CIS490/shipper/__main__.py

"""``cis490-shipper`` CLI entrypoint.

Modes:

  --ping       hit /v1/ping; exit 0 if 200/ok, non-zero otherwise.
               No tarball flow; index.jsonl on the receiver is untouched.
  --once       one scan pass over data/episodes/, ship anything done, exit.
  (default)    long-running daemon; rescans every scan_interval_s.
"""

from __future__ import annotations

import argparse
import json
import logging
import os
import signal
import socket
import sys
from pathlib import Path

from .config import ShipperConfig
from .queue import ShipperQueue
from .transport import ShipperTransport


def _sd_notify(msg: str) -> None:
    """Send ``msg`` to systemd's notify socket.

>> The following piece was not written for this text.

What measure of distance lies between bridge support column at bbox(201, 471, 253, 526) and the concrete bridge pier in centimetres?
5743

No-op when running
    outside systemd (NOTIFY_SOCKET unset) so the same binary works
    fine under `--once`, manual invocation, or tests.

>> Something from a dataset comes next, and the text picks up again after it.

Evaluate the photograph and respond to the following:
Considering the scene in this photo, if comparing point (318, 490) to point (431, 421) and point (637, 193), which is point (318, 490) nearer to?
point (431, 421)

    See sd_notify(3). The protocol is one-line key=value messages
    over an AF_UNIX SOCK_DGRAM socket. We don't need the libsystemd
    dep — talking to the socket directly is stdlib."""
    sock_path = os.environ.get("NOTIFY_SOCKET")
    if not sock_path:
        return
    if sock_path.startswith("@"):
        # Abstract socket: prepend NUL and strip the leading '@'.
        sock_path = "\0" + sock_path[1:]
    try:
        with socket.socket(socket.AF_UNIX, socket.SOCK_DGRAM) as s:
            s.sendto(msg.encode("ascii"), sock_path)
    except OSError:
        # Failing to notify isn't fatal — at worst systemd's
        # WatchdogSec fires and we get restarted, which is the
        # behaviour the watchdog exists to provide.
        pass


def _setup_logging(level: str) -> None:
    logging.basicConfig(
        level=getattr(logging, level.upper(), logging.INFO),
        format="%(asctime)s %(levelname)s %(name)s %(message)s",
    )


def main(argv: list[str] | None = None) -> int:
    parser = argparse.ArgumentParser(prog="cis490-shipper")
    parser.add_argument(
        "--config",
        default="/etc/cis490/lab-host.toml",
        help="Path to lab-host config (TOML)",
    )
    parser.add_argument(
        "--ping",
        action="store_true",
        help="Hit /v1/ping on the receiver and exit",
    )
    parser.add_argument(
        "--once",
        action="store_true",
        help="One scan pass, then exit (default is long-running daemon)",
    )
    parser.add_argument("--log-level", default="INFO")
    args = parser.parse_args(argv)

    _setup_logging(args.log_level)
    log = logging.getLogger("cis490.shipper")

    try:
        cfg = ShipperConfig.load(args.config)
    except (FileNotFoundError, ValueError) as e:
        log.error("config error: %s", e)
        return 2

    transport = ShipperTransport(cfg)

    if args.ping:
        result = transport.ping()
        # Print structured one-liner for CI / test pipelines.
        print(json.dumps({
            "ok": result.ok,
            "status_code": result.status_code,
            "host_id": cfg.host_id,
            "receiver": cfg.receiver.url,
            "body": result.body,
            "error": result.error,
        }))
        return 0 if result.ok else 1

    queue = ShipperQueue(cfg, transport)
    if args.once:
        result = queue.run_once()
        log.info(
            "scan complete: scanned=%d shipped=%d transient=%d conflicts=%d fatal=%d",
            result.scanned, result.shipped, result.transient_failures,
            result.conflicts, result.fatal,
        )
        # Exit code reflects fatal-only; transient failures aren't an error
        # because the next pass / pod restart will retry.
        return 1 if result.fatal else 0

    # Daemon mode
    stopping = False
    def _stop(signum, frame):  # noqa: ARG001
        nonlocal stopping
        log.info("received signal %s; finishing pass and exiting", signum)
        stopping = True
    signal.signal(signal.SIGTERM, _stop)
    signal.signal(signal.SIGINT, _stop)

    log.info(
        "shipper starting: host_id=%s data_root=%s receiver=%s",
        cfg.host_id, cfg.data_root, cfg.receiver.url,
    )
    # Tell systemd we're ready to take work — gates Type=notify in
    # the unit file. The systemd unit's WatchdogSec= will then expect
    # WATCHDOG=1 messages at least every <WatchdogSec> seconds; a
    # missed one means stalled-mid-loop and triggers a kill+restart.
    _sd_notify("READY=1")
    queue.run_forever(
        stop_check=lambda: stopping,
        heartbeat=lambda: _sd_notify("WATCHDOG=1"),
    )
    _sd_notify("STOPPING=1")
    return 0


if __name__ == "__main__":
    sys.exit(main())